El pintor enseña a sus ojos a mirar y a ver el rostro que está pintando. Luego elige los colores que se parecen más al rostro, de acuerdo con la luz que entra por la ventana, y después los dispone sobre el papel o sobre el lienzo y surge una imagen inmóvil, quieta, una imagen que, sin embargo, transmite la sensación de que quiere hablar, porque sus ojos abiertos están llenos de vida.

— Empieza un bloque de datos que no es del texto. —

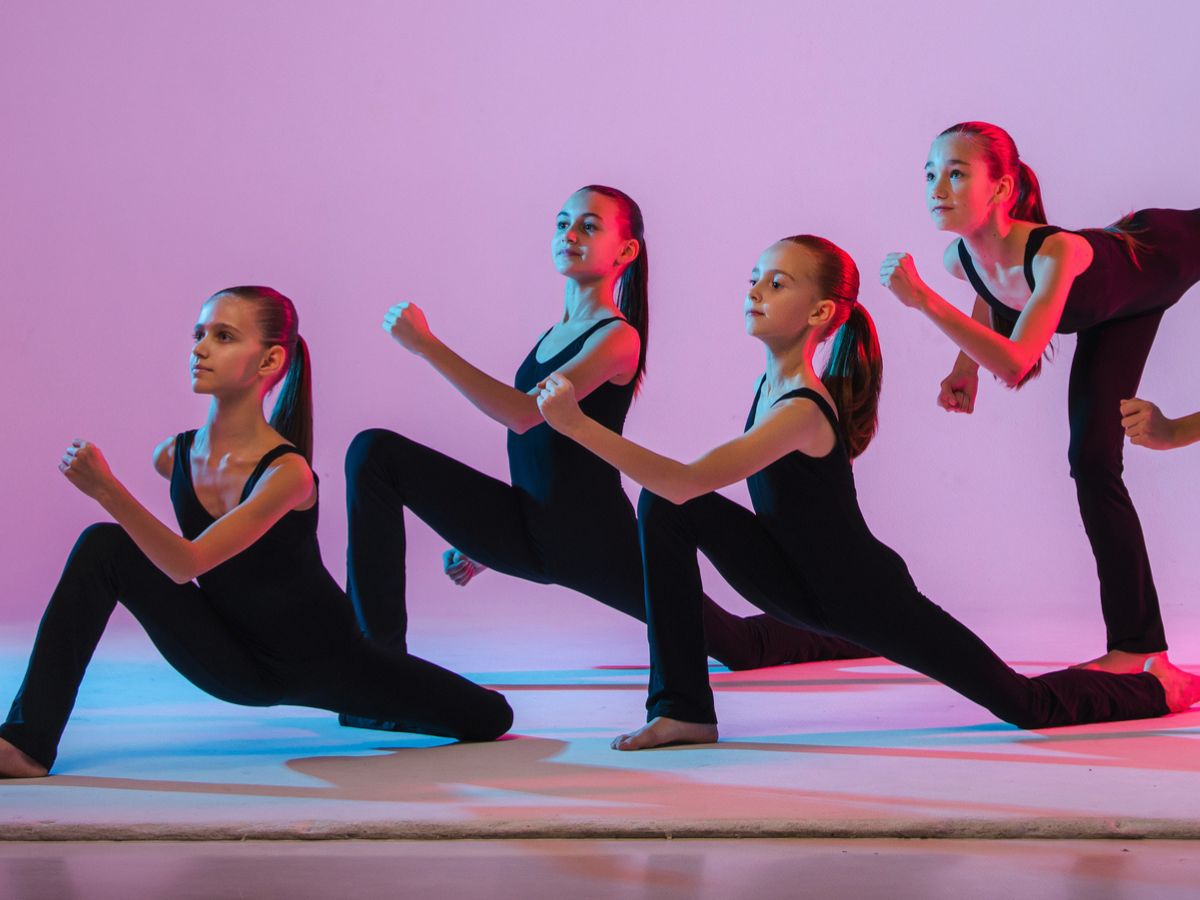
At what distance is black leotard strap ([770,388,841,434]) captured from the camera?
8.95 feet

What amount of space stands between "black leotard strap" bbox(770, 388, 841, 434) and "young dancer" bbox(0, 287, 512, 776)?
729 millimetres

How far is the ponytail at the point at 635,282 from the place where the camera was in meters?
3.28

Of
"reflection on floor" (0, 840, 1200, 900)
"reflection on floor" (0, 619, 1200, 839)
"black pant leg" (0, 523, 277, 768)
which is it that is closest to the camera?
"reflection on floor" (0, 840, 1200, 900)

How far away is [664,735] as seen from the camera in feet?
8.82

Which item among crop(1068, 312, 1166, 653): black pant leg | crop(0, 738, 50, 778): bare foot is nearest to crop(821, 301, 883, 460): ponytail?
crop(1068, 312, 1166, 653): black pant leg

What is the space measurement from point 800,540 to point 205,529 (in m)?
1.00

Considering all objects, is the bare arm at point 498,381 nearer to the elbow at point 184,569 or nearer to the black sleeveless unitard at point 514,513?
the black sleeveless unitard at point 514,513

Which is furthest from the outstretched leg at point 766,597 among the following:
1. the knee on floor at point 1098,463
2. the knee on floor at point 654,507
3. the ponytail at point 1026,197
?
the ponytail at point 1026,197

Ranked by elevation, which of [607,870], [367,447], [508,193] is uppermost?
[508,193]

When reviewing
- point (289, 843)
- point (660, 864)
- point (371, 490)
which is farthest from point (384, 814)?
point (371, 490)

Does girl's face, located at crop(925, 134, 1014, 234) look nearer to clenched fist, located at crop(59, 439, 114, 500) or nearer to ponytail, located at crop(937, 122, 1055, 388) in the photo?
ponytail, located at crop(937, 122, 1055, 388)

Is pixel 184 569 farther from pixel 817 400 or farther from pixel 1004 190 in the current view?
pixel 1004 190

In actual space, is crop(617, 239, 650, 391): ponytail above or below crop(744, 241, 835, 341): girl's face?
above

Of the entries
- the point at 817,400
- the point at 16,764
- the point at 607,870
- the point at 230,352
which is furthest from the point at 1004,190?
the point at 16,764
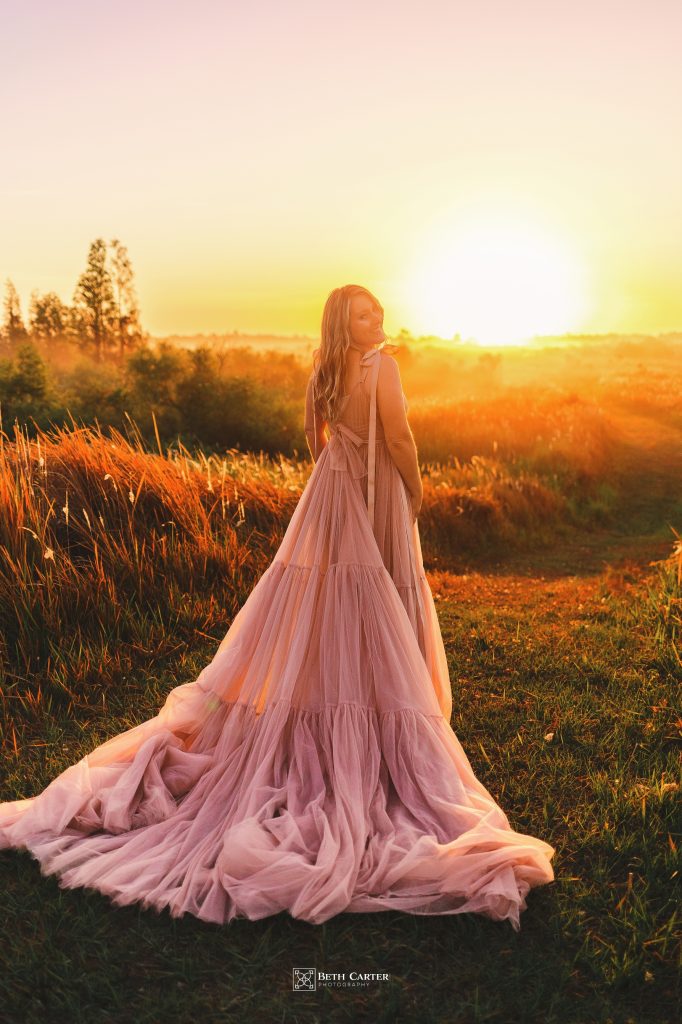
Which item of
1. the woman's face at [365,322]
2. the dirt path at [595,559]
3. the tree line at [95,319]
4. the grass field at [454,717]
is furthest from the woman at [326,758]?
the tree line at [95,319]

Tanto le gusta al autor el retrato que ha pintado, que lo lleva a la galería y lo expone a la mirada de la gente. Las personas que asisten a la inauguración ven el cuadro y se imaginan que ese rostro no está quieto y que en el fondo hay un hombre que les mira y que se mueve y que, además, parece que quiere comunicarse, que tiene algo que decir y puede escuchar nuestras palabras. "Sí", dice el contemplador, "este rostro me habla, me interpela...", y la gente le hace ver que también a ellos les dice cosas, que a veces pregunta y que en ocasiones contesta, que es un señor parlanchín que quiere explicarse allí y que eso es lo que espera cuando se queda plantado justo en el medio del cuadro y te mira como diciendo: "¿Qué me dices? ¿Qué?"
Sin embargo, el personaje al que miran está callado. En realidad no se mueve. "Qué locos estamos todos", concluyen. "De remate, de remate", dicen... Y siguen mirando a los ojos y a la boca del retrato. Que ¿para qué? Para entender, para pedir perdón, para obtener placer, para salvarse.